Checkpointing and Fault Tolerance in verl Training

Reinforcement learning fine-tuning runs are long-lived workloads that can span hours or days across large GPU clusters. Hardware failures, preemptions, and transient errors are common realities at scale. verl’s checkpoint system lets you save the full training state — model weights, optimizer state, LR scheduler, and RNG states — and resume seamlessly from any saved step, minimizing wasted compute.

What Gets Saved

Checkpoint contents are controlled by the checkpoint.save_contents field on each model role (actor, critic, reference). The field accepts any subset of four values:

Value	Description
`model`	Framework-native sharded model weights. For FSDP: per-rank shards. For Megatron: HF format via mbridge, or Megatron dist checkpoint when `use_dist_checkpointing=True`.
`optimizer`	Sharded optimizer state (Adam moments, etc.).
`extra`	LR scheduler state, RNG states, and (for Megatron) the serialized `TransformerConfig`.
`hf_model`	Full HuggingFace format weights consolidated on rank 0. Suitable for inference without any conversion step.

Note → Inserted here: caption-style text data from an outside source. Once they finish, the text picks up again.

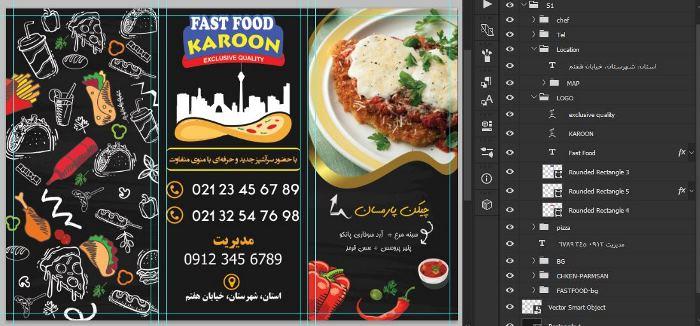 فایل فتوشاپ طرح منوی پیتزا
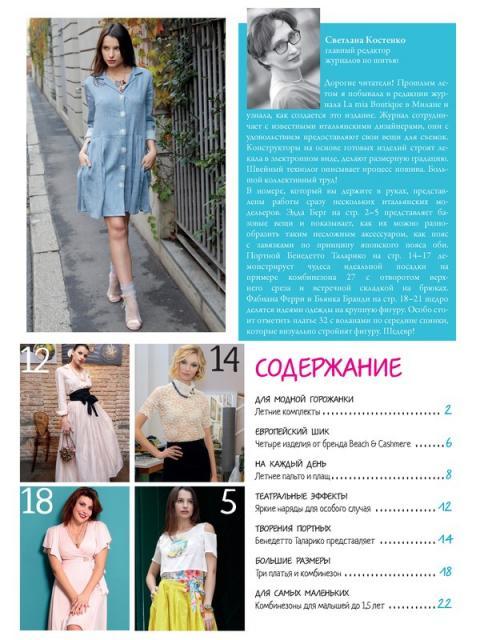 Журнал «ШиК: Шитье и крой. Boutique» № 08/2018 (август) анонс с выкройками (80164-Shick-Boutique-2018-08-Content-01.jpg)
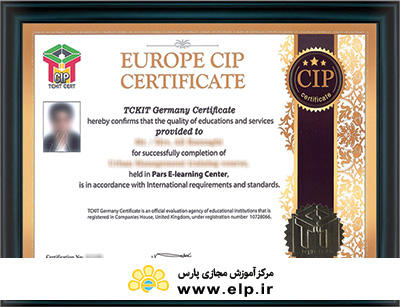 europe cip certificate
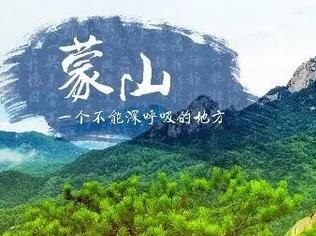 万人游蒙山——为大山植一棵树大型活动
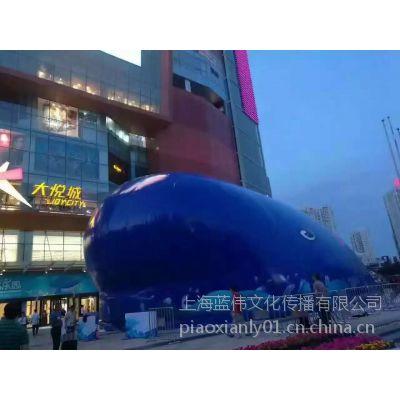 鲸鱼岛租赁海洋球鲨鱼岛大鲸鱼气模海洋球出租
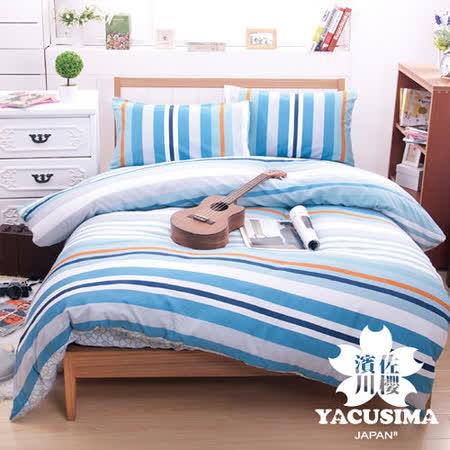 【日本濱川佐櫻-藍調里約】台灣製雙人四件式精梳棉兩用被床包組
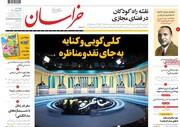 صفحه اول روزنامههای چهارشنبه ۱۹ خرداد ۱۴۰۰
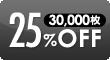 30,000枚商品はこちら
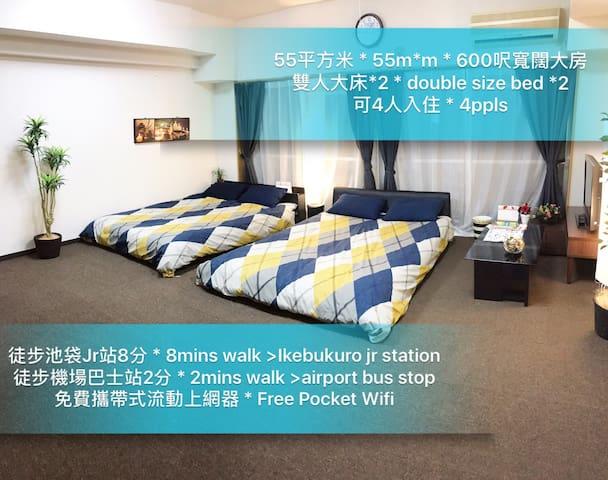 池袋 7分 寬趟2室 高級新健樓 免上網$ ikebukuro 7 mins (FREE WIFI) - 豐島區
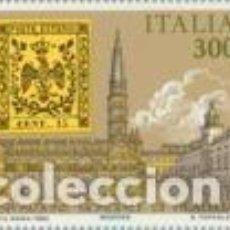 Sellos: SELLO USADO DE ITALIA YT 1680. Lote 222251680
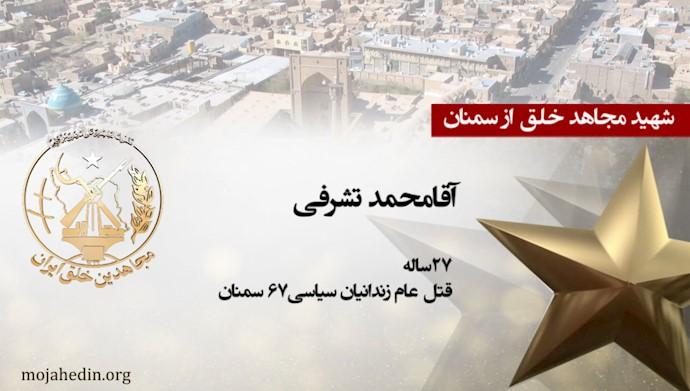 مجاهد شهید آقامحمد تشرفی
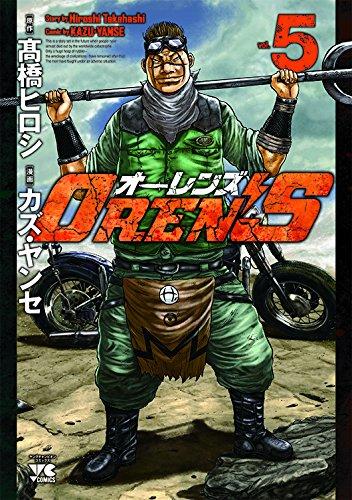 OREN'S 5 (ヤングチャンピオンコミックス)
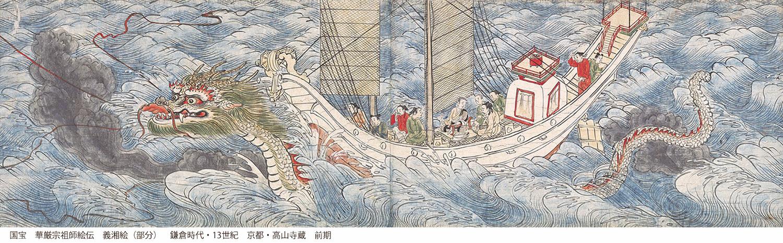 国宝 華厳宗祖師絵伝 義湘絵(部分) 鎌倉時代 13世紀 京都・高山寺 前期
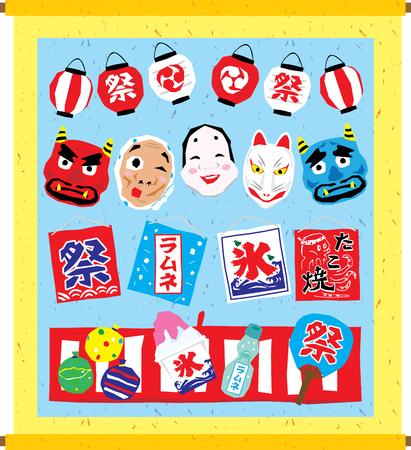 日本の祭りのアイコンを設定  イラスト・ベクター素材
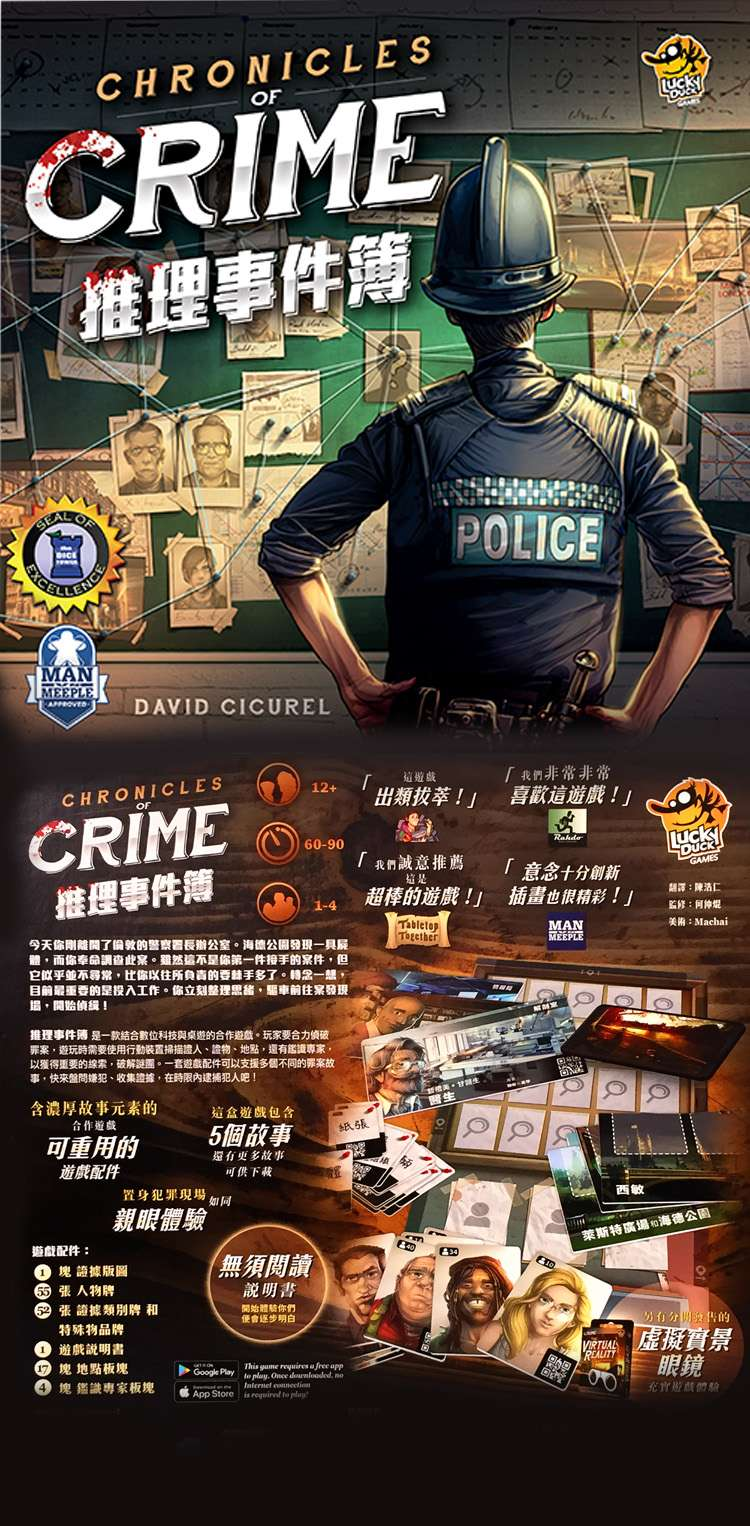Review: Chronicles of Crime 推理事件簿  香港桌遊天地Welcome On Board Hong Kong 解謎查案1人2人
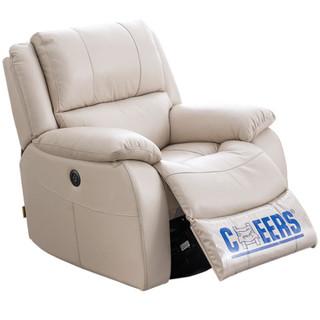 CHEERS 芝华仕 k135 头等舱电动单人沙发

For FSDP, the model, optimizer, and extra contents are bound together — they are always saved and loaded as a unit. Always include all three to maintain a consistent and resumable checkpoint. Omitting optimizer means you cannot resume training (only the weights are useful for inference).

Configuration

Save Frequency

trainer:
  save_freq: 100             # save every 100 training iterations
  default_local_dir: checkpoints/${trainer.project_name}/${trainer.experiment_name}
  default_hdfs_dir: null     # optional: hdfs://path/for/remote/storage

actor_rollout_ref:
  actor:
    checkpoint:
      save_contents: ['model', 'optimizer', 'extra']
      load_contents: ['model', 'optimizer', 'extra']

critic:
  checkpoint:
    save_contents: ['model', 'optimizer', 'extra']
    load_contents: ['model', 'optimizer', 'extra']

trainer.save_freq

int

default:"-1"

How often (in training iterations) to write a checkpoint. -1 disables periodic checkpointing; a final checkpoint is written at the end of training only.

trainer.default_local_dir

string

Root directory for checkpoint storage on local (or NFS-mounted) filesystems. Defaults to checkpoints/{project_name}/{experiment_name}.

trainer.default_hdfs_dir

string

Optional HDFS path for remote checkpoint storage. When set, checkpoints are also uploaded to HDFS after each local save.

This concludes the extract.